One of the great things about working at the interface between cell biology and immunology is that there are many immunological phenomena to look at. For example, it’s known that the killing of target cells by cytotoxic T cells depends on the strength of the signal that the T cell receives through its TCR. When there’s a weak signal, killing doesn’t occur. This seemed like something that we absolutely had to try to understand: how does the immunology translate into cell biology?
What we’ve found, to our surprise, is that the centrosome polarizes toward the target cell in response to both strong and weak signals. The difference is that, when there’s a weak signal, secretory granules don’t polarize towards the centrosome. If you look at migrating T cells, you see granules dispersed throughout the cell, so there’s some signal that triggers the granules’ recruitment to the centrosome. That’s something we’re slowly beginning to understand, but we’re not there yet.

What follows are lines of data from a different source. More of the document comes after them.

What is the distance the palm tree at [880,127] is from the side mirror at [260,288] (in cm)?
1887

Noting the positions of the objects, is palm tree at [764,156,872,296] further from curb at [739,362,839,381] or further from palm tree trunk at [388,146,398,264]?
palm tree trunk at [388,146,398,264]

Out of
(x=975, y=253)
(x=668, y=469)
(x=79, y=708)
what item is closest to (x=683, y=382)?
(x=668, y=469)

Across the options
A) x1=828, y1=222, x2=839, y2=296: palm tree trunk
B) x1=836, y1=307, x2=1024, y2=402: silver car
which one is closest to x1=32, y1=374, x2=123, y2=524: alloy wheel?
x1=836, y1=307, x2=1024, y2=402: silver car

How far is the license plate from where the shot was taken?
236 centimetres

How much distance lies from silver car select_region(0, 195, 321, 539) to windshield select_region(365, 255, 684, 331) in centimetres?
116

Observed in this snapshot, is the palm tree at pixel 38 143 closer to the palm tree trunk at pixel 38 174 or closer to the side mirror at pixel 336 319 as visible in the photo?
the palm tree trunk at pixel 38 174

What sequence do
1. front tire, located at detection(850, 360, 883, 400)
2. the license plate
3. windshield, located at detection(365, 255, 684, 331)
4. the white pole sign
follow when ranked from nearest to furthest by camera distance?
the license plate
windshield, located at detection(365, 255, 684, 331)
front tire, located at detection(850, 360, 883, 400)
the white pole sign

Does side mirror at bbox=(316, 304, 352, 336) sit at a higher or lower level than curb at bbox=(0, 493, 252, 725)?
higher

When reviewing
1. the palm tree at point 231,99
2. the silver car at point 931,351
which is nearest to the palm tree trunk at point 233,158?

Your immunology definitely has a strong cell biology tilt to it…
Absolutely, and we are fascinated by the structure that the centrosome makes when it docks at the immunological synapse: it looks to us like a frustrated cilium. What we’ve been having a great deal of fun trying to understand is just how accurate that statement is and how much like a cilium the immunological synapse is.

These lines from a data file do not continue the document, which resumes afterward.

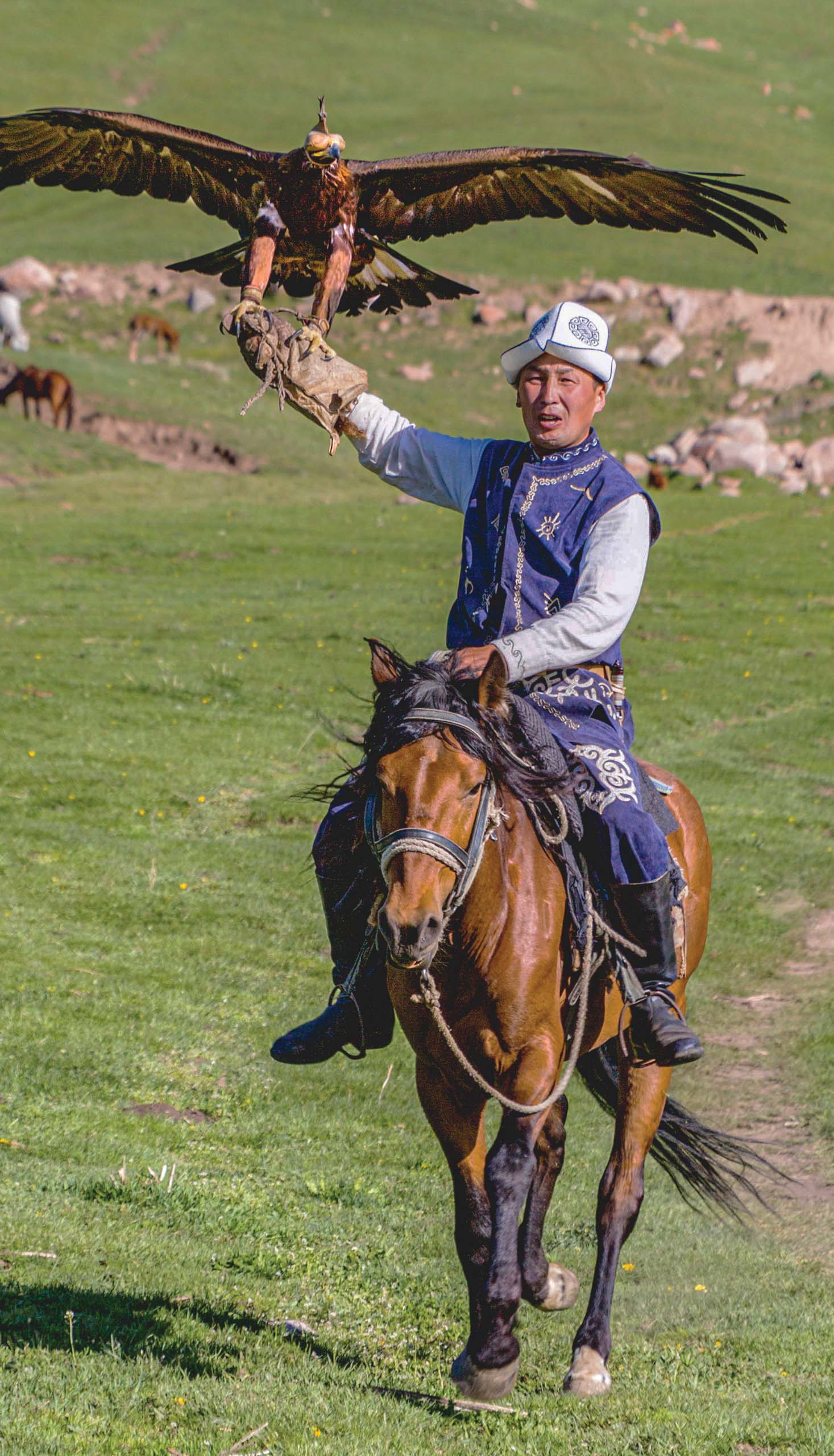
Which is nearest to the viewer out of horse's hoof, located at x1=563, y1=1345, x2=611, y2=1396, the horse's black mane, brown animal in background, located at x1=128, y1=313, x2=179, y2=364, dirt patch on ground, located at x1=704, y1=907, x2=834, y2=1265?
the horse's black mane

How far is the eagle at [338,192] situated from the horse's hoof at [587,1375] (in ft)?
12.2

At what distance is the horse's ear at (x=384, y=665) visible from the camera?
15.7ft

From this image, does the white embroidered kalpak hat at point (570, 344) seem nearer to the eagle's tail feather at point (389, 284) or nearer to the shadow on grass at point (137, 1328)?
the eagle's tail feather at point (389, 284)

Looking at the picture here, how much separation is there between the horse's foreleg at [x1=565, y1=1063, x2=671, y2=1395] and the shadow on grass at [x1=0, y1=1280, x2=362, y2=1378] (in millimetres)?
869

Of course, the technology for imaging live cells has been improving all the time, and we now have the ability to look at these cells in real time using markers. You can see all these structures in live cells, and it has been a lot of fun to do that. It takes a lot of time, but I’m fortunate to have students and postdocs who really love doing this, as do I.
And outside the lab?
My life revolves around my family. My husband, Jim Kaufman, who I met in the Basel Institute, is also an immunologist. We have two children, who are the center of my universe.